This repo uses openai embeddings and the pinecone vector database to generate and query embeddings from a VTT file.
The purpose of this repo was to implement semantic search to provide an extra resource in understanding Andrej Karpathy's latest video: Let's build GPT, however it is general enough to use for any transcript.
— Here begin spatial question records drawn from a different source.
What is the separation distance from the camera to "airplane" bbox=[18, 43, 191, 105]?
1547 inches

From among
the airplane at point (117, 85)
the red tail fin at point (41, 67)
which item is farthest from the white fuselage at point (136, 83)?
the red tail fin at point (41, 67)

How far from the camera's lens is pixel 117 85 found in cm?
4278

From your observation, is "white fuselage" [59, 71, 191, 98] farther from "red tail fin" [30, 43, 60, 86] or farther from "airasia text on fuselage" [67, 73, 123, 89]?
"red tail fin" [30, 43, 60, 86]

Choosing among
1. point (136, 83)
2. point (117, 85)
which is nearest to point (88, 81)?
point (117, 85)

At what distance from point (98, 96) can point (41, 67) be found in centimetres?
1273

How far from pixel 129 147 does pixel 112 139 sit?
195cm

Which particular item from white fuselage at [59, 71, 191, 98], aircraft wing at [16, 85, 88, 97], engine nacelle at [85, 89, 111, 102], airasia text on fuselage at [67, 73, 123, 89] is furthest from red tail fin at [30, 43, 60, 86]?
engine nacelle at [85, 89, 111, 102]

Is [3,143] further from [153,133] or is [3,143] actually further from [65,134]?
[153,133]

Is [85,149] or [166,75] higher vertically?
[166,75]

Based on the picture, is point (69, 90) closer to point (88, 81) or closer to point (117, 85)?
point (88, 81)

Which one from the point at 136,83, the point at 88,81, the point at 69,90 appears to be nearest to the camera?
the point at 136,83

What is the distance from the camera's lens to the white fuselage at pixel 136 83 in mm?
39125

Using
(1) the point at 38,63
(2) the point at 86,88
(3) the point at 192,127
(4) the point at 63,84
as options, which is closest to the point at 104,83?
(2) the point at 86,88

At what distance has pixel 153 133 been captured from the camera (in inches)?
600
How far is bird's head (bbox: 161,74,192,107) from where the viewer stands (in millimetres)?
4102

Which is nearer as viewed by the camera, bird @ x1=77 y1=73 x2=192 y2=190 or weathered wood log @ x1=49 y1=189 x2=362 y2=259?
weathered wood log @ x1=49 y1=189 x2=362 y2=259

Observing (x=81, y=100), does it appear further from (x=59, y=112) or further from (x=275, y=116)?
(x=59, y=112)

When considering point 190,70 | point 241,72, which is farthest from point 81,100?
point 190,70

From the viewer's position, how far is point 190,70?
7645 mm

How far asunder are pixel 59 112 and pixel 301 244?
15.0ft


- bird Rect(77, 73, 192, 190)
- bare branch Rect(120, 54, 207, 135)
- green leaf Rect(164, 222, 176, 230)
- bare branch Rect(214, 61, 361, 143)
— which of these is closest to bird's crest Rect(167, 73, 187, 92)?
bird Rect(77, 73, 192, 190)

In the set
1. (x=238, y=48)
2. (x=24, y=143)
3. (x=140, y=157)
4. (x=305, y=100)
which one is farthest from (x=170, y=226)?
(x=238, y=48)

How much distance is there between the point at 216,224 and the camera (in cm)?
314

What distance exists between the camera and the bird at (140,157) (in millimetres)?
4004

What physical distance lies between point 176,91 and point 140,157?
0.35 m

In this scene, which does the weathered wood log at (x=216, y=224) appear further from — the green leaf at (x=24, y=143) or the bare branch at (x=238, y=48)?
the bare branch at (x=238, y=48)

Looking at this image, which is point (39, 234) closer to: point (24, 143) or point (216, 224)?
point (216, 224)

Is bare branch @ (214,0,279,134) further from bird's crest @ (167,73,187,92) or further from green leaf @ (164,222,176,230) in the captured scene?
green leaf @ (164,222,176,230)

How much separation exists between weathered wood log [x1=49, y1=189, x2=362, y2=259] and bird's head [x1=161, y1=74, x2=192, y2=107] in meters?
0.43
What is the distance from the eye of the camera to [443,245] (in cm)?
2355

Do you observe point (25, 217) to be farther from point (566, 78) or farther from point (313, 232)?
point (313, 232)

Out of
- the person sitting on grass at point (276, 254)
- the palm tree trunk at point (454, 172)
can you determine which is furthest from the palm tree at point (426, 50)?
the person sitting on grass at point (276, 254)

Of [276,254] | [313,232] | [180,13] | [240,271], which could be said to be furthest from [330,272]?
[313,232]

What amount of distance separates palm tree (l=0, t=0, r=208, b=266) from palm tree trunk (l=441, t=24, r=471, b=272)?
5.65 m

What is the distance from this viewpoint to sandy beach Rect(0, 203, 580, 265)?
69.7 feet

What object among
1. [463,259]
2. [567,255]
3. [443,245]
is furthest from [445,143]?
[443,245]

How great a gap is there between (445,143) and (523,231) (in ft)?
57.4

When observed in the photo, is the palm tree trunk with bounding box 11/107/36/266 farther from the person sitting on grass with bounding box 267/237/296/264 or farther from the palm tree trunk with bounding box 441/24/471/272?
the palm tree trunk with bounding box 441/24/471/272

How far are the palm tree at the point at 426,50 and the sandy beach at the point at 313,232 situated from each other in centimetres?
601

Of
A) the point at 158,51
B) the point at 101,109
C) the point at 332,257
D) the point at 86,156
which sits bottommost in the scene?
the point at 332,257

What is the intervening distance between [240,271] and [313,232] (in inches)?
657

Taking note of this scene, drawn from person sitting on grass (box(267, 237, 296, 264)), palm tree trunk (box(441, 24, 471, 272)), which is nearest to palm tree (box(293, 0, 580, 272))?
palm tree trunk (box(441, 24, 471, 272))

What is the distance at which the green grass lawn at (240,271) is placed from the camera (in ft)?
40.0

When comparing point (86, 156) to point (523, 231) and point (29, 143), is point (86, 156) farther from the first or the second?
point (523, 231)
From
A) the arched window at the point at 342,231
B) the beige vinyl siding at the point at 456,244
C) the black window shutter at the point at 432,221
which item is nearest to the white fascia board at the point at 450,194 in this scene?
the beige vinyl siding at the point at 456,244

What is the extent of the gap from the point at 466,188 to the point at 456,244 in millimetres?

shoutout to miguel's yt-whisper library for helping with the youtube
transcription. The data/
in this repo was generated using the small
model.
pip install -r requirements.txt
cp .env.sample .env
you'll need an API keys from openai & pinecone
OPENAI_KEY=***
PINECONE_KEY=***
PINECONE_ENVIRONMENT=***
(Optional)
Head over to pinecone and create an index with dimension 1536
the data in this repo was generated from Let's build GPT using yt-whisper
/data/karpathy.vtt
- contains the raw VTT file/data/karpathy_embeddings.csv
- contains the dataframe with the embeddings. you can use this file to directly seed your pinecone index
this will save an embedding csv file as {file_name}_embeddings.csv
python embed_vtt.py generate --vtt-file="data/karpathy.vtt"
python embed_vtt.py upload --csv-embedding-file="data/karpathy_embeddings.csv"
python embed_vtt.py query --text="the usefulness of trill tensors"
sample output
0.81: But let me talk through it. It uses softmax. So trill here is this matrix, lower triangular ones. 00:54:52.240-00:55:01.440
0.81: but torches this function called trill, which is short for a triangular, something like that. 00:48:48.960-00:48:55.920
0.80: which is a very thin wrapper around basically a tensor of shape vocab size by vocab size. 00:23:17.920-00:23:23.280
0.79: I'm creating this trill variable. Trill is not a parameter of the module. So in sort of pytorch 01:19:36.880-01:19:42.160
0.79: does that. And I'm going to start to use the PyTorch library, and specifically the Torch.tensor 00:12:54.320-00:12:59.200
This script is open-source and licensed under the MIT License.